** Begin Task inputs **
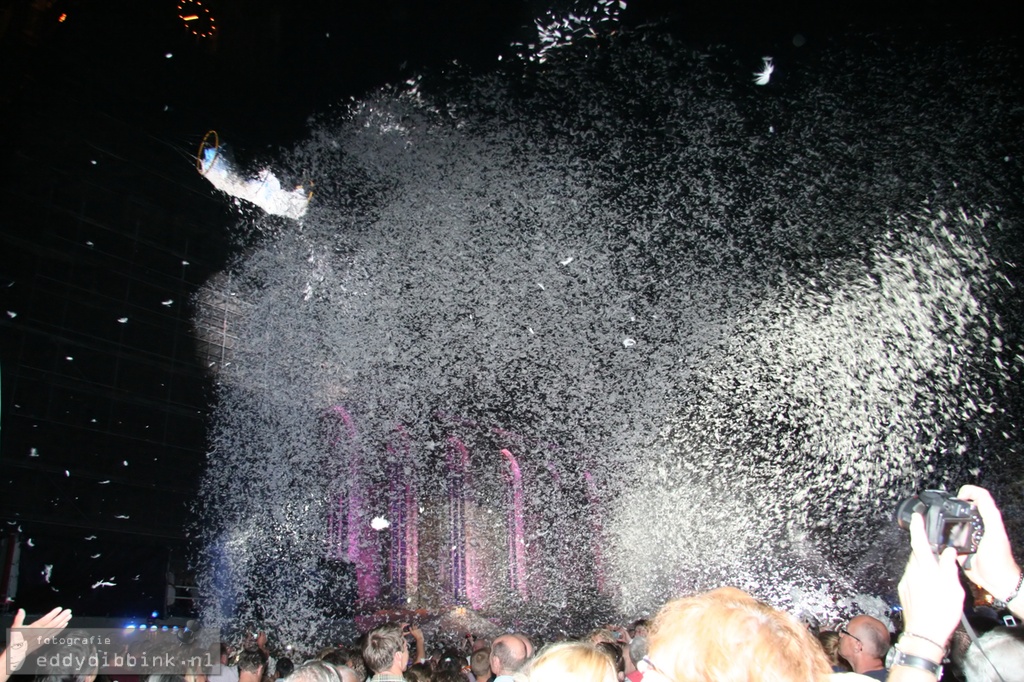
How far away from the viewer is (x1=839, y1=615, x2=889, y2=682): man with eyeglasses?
3043mm

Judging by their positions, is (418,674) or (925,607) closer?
(925,607)

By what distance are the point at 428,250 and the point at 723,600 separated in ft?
27.6

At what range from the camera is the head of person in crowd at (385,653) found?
9.80ft

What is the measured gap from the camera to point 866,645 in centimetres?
305

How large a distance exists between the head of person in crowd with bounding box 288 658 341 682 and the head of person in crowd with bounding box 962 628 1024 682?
2.16 m

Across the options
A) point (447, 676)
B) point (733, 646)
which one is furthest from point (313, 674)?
point (733, 646)

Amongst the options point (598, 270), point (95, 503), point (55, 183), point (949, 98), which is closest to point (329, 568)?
point (95, 503)

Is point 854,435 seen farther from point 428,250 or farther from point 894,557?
point 428,250

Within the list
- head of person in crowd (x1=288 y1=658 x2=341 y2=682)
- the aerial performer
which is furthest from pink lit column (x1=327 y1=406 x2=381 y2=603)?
head of person in crowd (x1=288 y1=658 x2=341 y2=682)

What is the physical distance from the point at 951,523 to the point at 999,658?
0.79m

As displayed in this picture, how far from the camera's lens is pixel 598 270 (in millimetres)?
9898
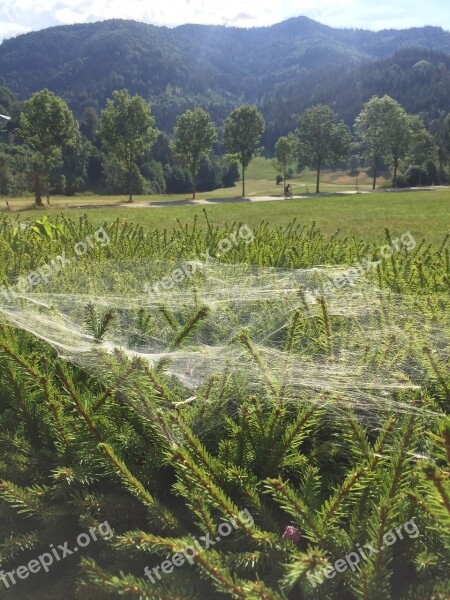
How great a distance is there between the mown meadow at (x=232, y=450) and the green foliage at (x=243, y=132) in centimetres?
5625

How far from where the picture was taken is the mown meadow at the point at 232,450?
1.48 m

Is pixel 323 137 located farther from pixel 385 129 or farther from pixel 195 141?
pixel 195 141

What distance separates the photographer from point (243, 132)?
189ft

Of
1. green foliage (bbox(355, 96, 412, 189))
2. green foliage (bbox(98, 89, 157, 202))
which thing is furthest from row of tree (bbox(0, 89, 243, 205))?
green foliage (bbox(355, 96, 412, 189))

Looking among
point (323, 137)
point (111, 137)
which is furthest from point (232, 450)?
point (323, 137)

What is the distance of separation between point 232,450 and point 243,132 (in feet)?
195

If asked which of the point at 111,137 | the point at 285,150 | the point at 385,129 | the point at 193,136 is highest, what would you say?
the point at 385,129

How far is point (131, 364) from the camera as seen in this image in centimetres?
188

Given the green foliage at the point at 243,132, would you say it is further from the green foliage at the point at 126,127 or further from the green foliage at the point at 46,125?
the green foliage at the point at 46,125

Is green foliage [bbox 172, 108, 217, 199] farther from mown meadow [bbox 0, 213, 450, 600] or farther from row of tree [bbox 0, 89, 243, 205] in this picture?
mown meadow [bbox 0, 213, 450, 600]

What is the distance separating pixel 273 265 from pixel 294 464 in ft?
9.12

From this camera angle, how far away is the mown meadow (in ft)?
4.85

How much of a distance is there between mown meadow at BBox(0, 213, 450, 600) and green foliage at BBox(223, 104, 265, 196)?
56.2 metres

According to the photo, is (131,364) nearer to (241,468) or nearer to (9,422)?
(241,468)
** End Task inputs **
Set exercise:
Edit the records above so that "pink illuminated column" replaces each instance of "pink lit column", keeping everything else the same, and leave out the pictures.

Answer for this exercise:
How far away from the viewer is (x1=839, y1=615, x2=889, y2=682): man with eyeglasses?
3043mm

Judging by their positions, is (418,674) or (925,607) closer?
(925,607)

By what distance are the point at 428,250 and the point at 723,600 separated in ft?
27.6

At what range from the camera is the head of person in crowd at (385,653) found?
9.80ft

What is the measured gap from the camera to point 866,645 in centimetres?
305

How large a distance exists between the head of person in crowd with bounding box 288 658 341 682 and the head of person in crowd with bounding box 962 628 1024 682?
2.16 m

Across the options
A) point (447, 676)
B) point (733, 646)
which one is furthest from point (313, 674)?
point (733, 646)

Amongst the options point (598, 270), point (95, 503), point (55, 183), point (949, 98), which is closest to point (329, 568)?
point (95, 503)

Is point 854,435 seen farther from point 428,250 or farther from point 894,557?
point 428,250

Within the list
- head of person in crowd (x1=288 y1=658 x2=341 y2=682)
- the aerial performer
which is furthest from pink illuminated column (x1=327 y1=406 x2=381 y2=603)?
head of person in crowd (x1=288 y1=658 x2=341 y2=682)

What is the physical distance from the point at 951,523 to the point at 999,658?
0.79m

As displayed in this picture, how far from the camera's lens is pixel 598 270 (in millimetres)?
9898
How great a distance is there between the mown meadow at (x=232, y=450) and the green foliage at (x=243, y=132) in centimetres?
5625

How far from where the picture was taken is the mown meadow at the point at 232,450?
1.48 m

Is pixel 323 137 located farther from pixel 385 129 or farther from pixel 195 141?
pixel 195 141

What distance separates the photographer from point (243, 132)?
189ft

Of
1. green foliage (bbox(355, 96, 412, 189))
2. green foliage (bbox(98, 89, 157, 202))
which thing is furthest from row of tree (bbox(0, 89, 243, 205))?
green foliage (bbox(355, 96, 412, 189))

Looking among
point (323, 137)
point (111, 137)
which is furthest from point (232, 450)?
point (323, 137)

What is the distance of separation between point 232,450 and point 243,132 (in feet)?
195

If asked which of the point at 111,137 | the point at 285,150 | the point at 385,129 | the point at 193,136 is highest, what would you say?
the point at 385,129

How far is point (131, 364) from the camera as seen in this image in centimetres?
188

Given the green foliage at the point at 243,132, would you say it is further from the green foliage at the point at 126,127 or further from the green foliage at the point at 46,125?
the green foliage at the point at 46,125

Is green foliage [bbox 172, 108, 217, 199] farther from mown meadow [bbox 0, 213, 450, 600] or farther from row of tree [bbox 0, 89, 243, 205] in this picture?
mown meadow [bbox 0, 213, 450, 600]

What is the distance separating pixel 273 265 from pixel 294 464 in ft?
9.12

From this camera angle, how far away is the mown meadow (in ft)?
4.85

How much of a distance is there between mown meadow at BBox(0, 213, 450, 600) and green foliage at BBox(223, 104, 265, 196)?
56.2 metres

According to the photo, is (131,364) nearer to (241,468) or nearer to (9,422)?
(241,468)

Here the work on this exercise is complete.